SET TASK:
Rewrite the stretch of the listing from the line containing "What is the measure" through the line containing "100 millimetres" as a Markdown table with the columns Row and Line. Number each line in Row, and skip blank lines.

RECORDS FOR THE EXERCISE:
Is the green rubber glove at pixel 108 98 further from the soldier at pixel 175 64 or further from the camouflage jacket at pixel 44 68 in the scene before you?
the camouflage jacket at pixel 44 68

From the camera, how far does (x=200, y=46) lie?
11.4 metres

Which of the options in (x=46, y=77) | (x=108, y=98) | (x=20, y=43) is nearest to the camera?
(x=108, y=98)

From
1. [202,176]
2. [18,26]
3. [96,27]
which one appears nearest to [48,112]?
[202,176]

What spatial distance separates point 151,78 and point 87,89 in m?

==

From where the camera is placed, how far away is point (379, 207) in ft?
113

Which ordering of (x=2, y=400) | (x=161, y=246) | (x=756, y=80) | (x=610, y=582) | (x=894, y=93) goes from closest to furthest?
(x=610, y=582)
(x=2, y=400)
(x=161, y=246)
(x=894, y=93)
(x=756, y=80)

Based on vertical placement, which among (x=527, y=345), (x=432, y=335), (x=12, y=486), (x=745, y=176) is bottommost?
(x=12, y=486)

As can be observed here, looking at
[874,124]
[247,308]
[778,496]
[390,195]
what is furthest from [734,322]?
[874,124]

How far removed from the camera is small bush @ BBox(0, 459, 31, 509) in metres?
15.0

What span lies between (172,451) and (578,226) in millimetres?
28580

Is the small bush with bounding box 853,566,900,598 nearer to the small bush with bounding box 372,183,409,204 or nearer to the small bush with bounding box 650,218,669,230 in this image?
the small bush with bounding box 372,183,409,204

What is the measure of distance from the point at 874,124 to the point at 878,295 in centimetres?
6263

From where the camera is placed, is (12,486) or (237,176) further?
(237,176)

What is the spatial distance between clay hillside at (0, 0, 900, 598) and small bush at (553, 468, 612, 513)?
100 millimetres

EXERCISE SOLUTION:
| Row | Line |
|---|---|
| 1 | What is the measure of distance from the point at 874,124 to the point at 878,295 in centimetres? |
| 2 | 6263 |
| 3 | From where the camera is placed, is (12,486) or (237,176) further? |
| 4 | (237,176) |
| 5 | What is the spatial distance between clay hillside at (0, 0, 900, 598) and small bush at (553, 468, 612, 513)? |
| 6 | 100 millimetres |